== REQUEST A ==
Pick out each line of the listing that contains the string "instances", matching case exactly.
──────── TEXT BLOCK ────────
Language Using, Collaborative Robots: Why Humanoids, Why Now?

Robots seem to be everywhere all of a sudden. From demonstrations of robots using the state-of-the-art in AI to follow human commands, to promises that robots will become fixtures in workplaces and homes in the near future, a survey of technology media could give the impression that the world is about to be inundated with sophisticated autonomous machines. Furthermore, we are led to understand that an important aspect of these machines operating in our midst will be their ability to participate in linguistic communication, both understanding and expressing themselves with words.

But something seems a bit off here, because, while there has been a great deal of press about robots in 2024, robots are still distinctly missing from our everyday lives: robots are not helping us out around the house, or doing dangerous work on construction sites, or providing assistance to overstretched healthcare staff. This blog is about why we seem to hear about robots all over the place, and yet not really see them anywhere at all.

In one sense, one might argue that robots actually are all over the place. If we think of a robot in its simplest form, as a thing with sensors that give it an ability to detect what’s happening in its environment and actuators that give it an ability to do things to the environment, coupled through a central computational control mechanism then yes, such devices have become commonplace in our daily life at home and work. Mechanical robots are indeed currently in operation in industrial settings, where for instance robotic arms help assemble vehicles and move heavy things around, while robotic technology enables devices ranging from toys to precise and increasingly complex surgical applications. In the broadest sense, even something like a mobile phone is a robot, because it senses with things like a microphone, a speaker, and GPS, and then it actuates through things like a speaker, a screen, and a vibrator.

But what is missing from the heterogeneous mix of machines that interact, with varying degrees of autonomy, with humans and our environment are machines that actually resemble humans in some combination of form and function. What this means is that, while we have robots that are quite effective at handling very specific tasks in particular environments, we don’t have robots that are generally good at coexisting with us and participating in a helpful, collaborative, communicative way in the various aspects of being humans at home, at work, and out in the world. The idea of a world in which autonomous machines are integrated in our daily lives, capable of communicating directly with us and sharing in our formulation and execution of goals, is ambitious, but it is also worthwhile. Robots like that could change life for us in radically positive ways, making it easier for us to take care of ourselves, each other, and even the planet itself.
──────── THE RECORDS ────────
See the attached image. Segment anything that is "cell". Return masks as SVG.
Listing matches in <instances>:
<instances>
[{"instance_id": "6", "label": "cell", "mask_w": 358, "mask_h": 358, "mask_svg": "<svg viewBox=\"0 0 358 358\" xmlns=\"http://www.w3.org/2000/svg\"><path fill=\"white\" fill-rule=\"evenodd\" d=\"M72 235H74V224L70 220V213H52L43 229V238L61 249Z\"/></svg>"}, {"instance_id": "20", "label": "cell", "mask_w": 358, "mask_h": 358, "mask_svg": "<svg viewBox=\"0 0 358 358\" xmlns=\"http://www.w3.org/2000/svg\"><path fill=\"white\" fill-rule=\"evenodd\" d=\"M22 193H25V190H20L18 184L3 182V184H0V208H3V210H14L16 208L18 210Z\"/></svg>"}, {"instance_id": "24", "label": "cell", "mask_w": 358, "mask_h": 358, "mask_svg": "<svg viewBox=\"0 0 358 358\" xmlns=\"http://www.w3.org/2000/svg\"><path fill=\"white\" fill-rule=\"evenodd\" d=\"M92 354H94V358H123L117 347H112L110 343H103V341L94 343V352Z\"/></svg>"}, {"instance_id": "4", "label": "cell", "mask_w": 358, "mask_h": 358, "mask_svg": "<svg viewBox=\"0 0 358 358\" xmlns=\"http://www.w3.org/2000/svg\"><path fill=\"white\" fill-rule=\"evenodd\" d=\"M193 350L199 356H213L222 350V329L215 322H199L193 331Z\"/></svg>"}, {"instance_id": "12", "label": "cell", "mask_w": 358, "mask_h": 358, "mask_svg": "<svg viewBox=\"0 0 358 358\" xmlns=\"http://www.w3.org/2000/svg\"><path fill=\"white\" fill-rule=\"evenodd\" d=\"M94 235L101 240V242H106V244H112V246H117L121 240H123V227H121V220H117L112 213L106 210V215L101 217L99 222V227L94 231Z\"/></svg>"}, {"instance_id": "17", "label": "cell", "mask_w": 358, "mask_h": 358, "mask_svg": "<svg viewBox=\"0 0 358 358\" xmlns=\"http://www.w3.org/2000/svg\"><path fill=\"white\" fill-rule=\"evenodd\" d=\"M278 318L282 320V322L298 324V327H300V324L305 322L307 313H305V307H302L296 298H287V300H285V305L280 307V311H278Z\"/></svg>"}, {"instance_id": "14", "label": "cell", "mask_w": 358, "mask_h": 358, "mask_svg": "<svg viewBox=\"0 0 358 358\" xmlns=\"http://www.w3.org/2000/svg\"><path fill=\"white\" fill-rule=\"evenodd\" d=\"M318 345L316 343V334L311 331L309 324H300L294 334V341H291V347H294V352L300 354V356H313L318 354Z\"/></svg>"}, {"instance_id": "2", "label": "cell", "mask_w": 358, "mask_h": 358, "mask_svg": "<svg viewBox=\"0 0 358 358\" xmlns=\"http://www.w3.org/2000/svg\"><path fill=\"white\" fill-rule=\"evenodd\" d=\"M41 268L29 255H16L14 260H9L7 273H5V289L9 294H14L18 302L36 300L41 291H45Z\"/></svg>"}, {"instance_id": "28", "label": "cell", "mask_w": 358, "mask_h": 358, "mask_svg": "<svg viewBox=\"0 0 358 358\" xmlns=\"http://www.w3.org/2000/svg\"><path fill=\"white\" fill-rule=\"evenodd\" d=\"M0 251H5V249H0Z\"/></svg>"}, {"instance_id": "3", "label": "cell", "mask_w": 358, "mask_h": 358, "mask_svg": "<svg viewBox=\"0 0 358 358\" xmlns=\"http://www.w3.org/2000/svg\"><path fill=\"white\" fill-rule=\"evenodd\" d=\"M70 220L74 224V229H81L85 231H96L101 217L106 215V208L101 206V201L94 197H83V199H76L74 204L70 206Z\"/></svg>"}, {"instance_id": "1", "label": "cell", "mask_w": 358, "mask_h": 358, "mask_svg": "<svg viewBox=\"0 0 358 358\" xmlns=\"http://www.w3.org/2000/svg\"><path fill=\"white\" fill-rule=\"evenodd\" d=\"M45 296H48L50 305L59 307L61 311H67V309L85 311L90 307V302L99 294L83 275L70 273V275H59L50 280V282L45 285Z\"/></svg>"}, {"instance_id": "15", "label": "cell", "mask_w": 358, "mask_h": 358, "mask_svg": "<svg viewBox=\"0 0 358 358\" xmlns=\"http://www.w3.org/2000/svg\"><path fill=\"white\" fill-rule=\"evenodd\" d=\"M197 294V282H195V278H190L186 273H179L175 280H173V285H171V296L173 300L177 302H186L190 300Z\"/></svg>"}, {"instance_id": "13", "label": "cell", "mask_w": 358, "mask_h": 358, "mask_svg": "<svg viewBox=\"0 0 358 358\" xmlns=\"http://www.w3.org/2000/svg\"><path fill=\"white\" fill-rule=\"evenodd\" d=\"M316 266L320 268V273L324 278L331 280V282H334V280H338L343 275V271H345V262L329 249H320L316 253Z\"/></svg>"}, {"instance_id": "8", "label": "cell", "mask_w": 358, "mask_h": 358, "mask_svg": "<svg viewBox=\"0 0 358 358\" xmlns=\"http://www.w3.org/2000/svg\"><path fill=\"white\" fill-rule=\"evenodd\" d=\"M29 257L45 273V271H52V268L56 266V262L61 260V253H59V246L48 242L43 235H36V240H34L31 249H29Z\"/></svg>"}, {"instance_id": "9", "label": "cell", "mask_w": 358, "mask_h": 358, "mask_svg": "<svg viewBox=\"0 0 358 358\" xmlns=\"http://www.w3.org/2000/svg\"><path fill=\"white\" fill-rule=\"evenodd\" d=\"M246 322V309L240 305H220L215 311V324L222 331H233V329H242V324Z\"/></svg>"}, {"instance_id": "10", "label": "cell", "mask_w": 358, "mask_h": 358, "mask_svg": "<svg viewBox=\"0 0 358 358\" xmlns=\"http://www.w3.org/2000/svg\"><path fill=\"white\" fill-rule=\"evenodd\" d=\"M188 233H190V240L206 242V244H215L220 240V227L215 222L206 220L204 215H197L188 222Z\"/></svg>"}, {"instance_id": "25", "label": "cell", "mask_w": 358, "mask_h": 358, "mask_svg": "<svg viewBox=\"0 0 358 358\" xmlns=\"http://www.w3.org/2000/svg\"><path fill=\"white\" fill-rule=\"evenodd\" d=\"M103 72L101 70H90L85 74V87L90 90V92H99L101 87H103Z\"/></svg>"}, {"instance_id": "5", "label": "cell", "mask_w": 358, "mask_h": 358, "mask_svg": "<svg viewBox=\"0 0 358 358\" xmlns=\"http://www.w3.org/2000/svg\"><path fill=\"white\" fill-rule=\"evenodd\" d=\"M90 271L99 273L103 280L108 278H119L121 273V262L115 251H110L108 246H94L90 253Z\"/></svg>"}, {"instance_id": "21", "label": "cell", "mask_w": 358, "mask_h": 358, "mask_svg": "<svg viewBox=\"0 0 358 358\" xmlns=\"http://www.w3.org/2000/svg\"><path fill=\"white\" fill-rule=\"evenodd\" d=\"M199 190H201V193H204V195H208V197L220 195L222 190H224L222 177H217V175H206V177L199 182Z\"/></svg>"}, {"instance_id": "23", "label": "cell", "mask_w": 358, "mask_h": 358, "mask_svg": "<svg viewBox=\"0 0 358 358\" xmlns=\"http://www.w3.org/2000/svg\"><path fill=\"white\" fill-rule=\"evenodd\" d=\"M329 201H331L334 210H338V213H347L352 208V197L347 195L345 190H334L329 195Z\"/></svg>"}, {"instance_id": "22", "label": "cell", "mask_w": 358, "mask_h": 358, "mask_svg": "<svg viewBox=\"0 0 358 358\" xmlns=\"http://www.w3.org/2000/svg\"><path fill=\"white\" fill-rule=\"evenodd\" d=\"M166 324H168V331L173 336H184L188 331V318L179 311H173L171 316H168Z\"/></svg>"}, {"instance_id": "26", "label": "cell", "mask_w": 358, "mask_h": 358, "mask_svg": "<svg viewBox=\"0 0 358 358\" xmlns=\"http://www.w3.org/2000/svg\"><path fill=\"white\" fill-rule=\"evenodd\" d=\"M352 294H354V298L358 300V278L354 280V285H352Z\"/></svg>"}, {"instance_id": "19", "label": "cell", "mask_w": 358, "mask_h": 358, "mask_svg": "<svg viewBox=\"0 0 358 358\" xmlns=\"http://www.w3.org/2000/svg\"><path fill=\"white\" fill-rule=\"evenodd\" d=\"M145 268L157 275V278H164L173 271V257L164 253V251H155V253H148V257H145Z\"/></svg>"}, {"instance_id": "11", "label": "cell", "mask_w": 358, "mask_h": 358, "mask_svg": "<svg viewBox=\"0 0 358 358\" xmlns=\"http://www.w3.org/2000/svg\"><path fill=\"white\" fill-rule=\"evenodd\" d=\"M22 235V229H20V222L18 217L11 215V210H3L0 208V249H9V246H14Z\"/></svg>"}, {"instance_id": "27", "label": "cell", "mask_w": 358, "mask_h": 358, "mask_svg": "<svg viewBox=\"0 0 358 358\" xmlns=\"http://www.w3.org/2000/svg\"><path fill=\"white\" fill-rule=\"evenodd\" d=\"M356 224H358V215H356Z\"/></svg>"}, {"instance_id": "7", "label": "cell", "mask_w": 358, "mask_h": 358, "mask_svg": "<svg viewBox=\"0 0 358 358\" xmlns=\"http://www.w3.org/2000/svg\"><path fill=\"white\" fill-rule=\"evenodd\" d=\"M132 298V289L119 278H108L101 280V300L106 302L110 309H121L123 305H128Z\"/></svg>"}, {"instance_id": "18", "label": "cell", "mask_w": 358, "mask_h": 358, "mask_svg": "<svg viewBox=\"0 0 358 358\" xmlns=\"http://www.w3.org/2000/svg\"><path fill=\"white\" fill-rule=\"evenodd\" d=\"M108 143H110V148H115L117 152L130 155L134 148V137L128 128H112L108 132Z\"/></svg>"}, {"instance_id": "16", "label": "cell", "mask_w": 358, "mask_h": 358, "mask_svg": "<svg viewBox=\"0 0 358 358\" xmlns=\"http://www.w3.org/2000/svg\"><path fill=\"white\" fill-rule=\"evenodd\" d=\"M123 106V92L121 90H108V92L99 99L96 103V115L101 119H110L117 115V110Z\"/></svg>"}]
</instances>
────────
== REQUEST B ==
From the piece on humanoid robots, print everything from "Language Using, Collaborative" down to "themselves with words.", word for word.

== SOLUTION A ==
Listing matches in <instances>:
<instances>
</instances>

== SOLUTION B ==
Language Using, Collaborative Robots: Why Humanoids, Why Now?

Robots seem to be everywhere all of a sudden. From demonstrations of robots using the state-of-the-art in AI to follow human commands, to promises that robots will become fixtures in workplaces and homes in the near future, a survey of technology media could give the impression that the world is about to be inundated with sophisticated autonomous machines. Furthermore, we are led to understand that an important aspect of these machines operating in our midst will be their ability to participate in linguistic communication, both understanding and expressing themselves with words.